Perhaps the most obvious example of the replicants struggle for humanity is the
fact that they left the country they were supposed to be on-a deadly risk- to go to Earth,
meet their creator, and beg for more life. They continuously ask when their inception
date was, always aware of the limited time that they have alive. At one point, Roy
guiltily tells Tyrell of some of the bad things he has done, but Tyrell brushes it aside and
instead praises how superior replicants are. Instead of reassuring Roy, his superiority
doesnt seem to excite him at all, and he is overcome with devastation that he cannot get
more time alive. The constant struggle for life is an obvious human trait and reflects the
theme that generations since the technological boom started in the 1970s seem to be in a
constant battle against time, during which ones identity can be obscured.
Another example of replicants trying to identify as human is seen in their
obsessive need to hold on to memories that were implanted in them. Rachel, especially,
does not want to believe that the memories are not her own, and she even clings to false
pictures supposedly proving she had a past. For the replicants, small memories are
key components of ones past, which comprise their identity and thus humanize them.
Additionally, though the replicants arent supposed to be emotional, there are multiple
moments in the movie where they show emotion, such as when Roy is mourning Pris.
The emotional responses attached to memories and each other are very humanistic and
make it easier for the viewer to empathize with the replicants and further understand their
desire to be human and fight for identity.

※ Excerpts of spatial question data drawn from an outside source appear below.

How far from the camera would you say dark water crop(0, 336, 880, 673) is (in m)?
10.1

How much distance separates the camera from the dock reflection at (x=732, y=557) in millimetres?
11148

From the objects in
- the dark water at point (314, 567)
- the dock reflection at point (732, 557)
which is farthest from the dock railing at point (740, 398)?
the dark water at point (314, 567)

We never learn much about any of the characters in the movie, especially the
humans, due to the movies constantly-moving narrative. In fact, the most identity we
see in the movie in the replicants, who are supposed to be wiped out due to their alien
nature. This contradiction speaks to the confusion that surrounded identity in the 1980s,
which was likely in part due to the rapid technological advances that happened in the
1970s. Television had become a fixture in almost every household, the computer was
being born, and advances were happening so quickly that American in 2019 was
imagined to be capable of genetically creating a whole species.

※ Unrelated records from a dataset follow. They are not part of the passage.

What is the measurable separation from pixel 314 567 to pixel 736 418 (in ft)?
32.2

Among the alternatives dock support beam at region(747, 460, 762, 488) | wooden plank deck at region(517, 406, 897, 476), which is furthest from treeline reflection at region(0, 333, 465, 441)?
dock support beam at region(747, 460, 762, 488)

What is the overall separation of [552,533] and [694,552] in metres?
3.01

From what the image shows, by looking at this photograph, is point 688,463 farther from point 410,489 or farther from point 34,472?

In this fast-paced environment, the focus tended to be on the next big thing, and
individual identity tended to get lost. Blade Runner certainly comments on this problem,
portraying the replicants as more emotionally human in the end than even the humans
themselves are, and thus giving them stronger identities. The purpose of this is to
remind viewers not to let technology rule their lives, and to revel in the human, emotional
responses that things like personal connections and memories can bring. Though this
theme may have been emerging in the 1980s, it is still applicable to todays society and
has been shown in countless films since Blade Runner.